Before the recession, the number of people per household in San Diego was about 2.7 persons, but it’s risen to 2.8 persons this year. That one-tenth of a point is significant because it translates to some 6,000 new households formed rather than the 27,500 that would have formed had the area maintained the historic average, the report says.

The reduced number affects new construction and reduced need for financing services, both of which used to be big drivers of the local economy.

“The combination of lower household formation, high unemployment and tightened lending standards crushed the local residential building economy,” said Kelly Cunningham, the NUSIPR economist who authored the report.

Using data on new building permits, last year the region created 8,315 units, yet that’s only about half of the average of 15,000 to 16,000 new units created from 1990 to 2006, the report said.

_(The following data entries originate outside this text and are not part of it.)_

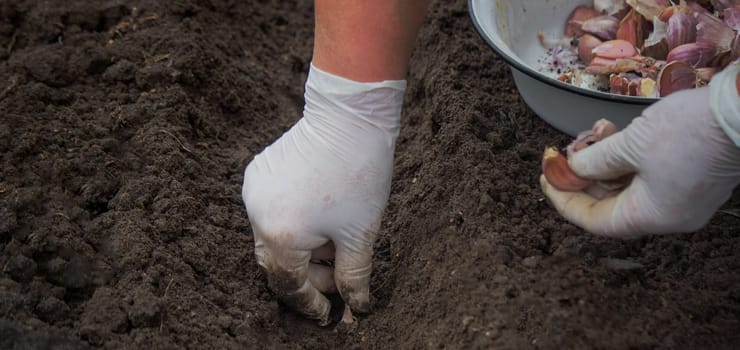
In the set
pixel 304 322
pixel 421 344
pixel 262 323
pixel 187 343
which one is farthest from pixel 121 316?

The report found that the key reason behind the lower household formation is because younger people aren’t leaving the nest. Pre-recession, 27 percent of 18- to 34-year-olds lived with their parents. Today that share is up to 31 percent, not because they prefer the arrangement but because they can’t find a decent job, the report said.

Even among those younger people who are employed, many don’t feel that secure and are carrying excess debt from student loans, severely limiting the amount they can spend on rent or a mortgage payment, the report said.

“Whatever the cause, the result is they are delaying signing a lease or getting a mortgage,” Cunningham said.

Until rates of household formation return to historic averages, the economy will likely remain stuck, and unlikely to be the jobs engine it had been in the past, he said.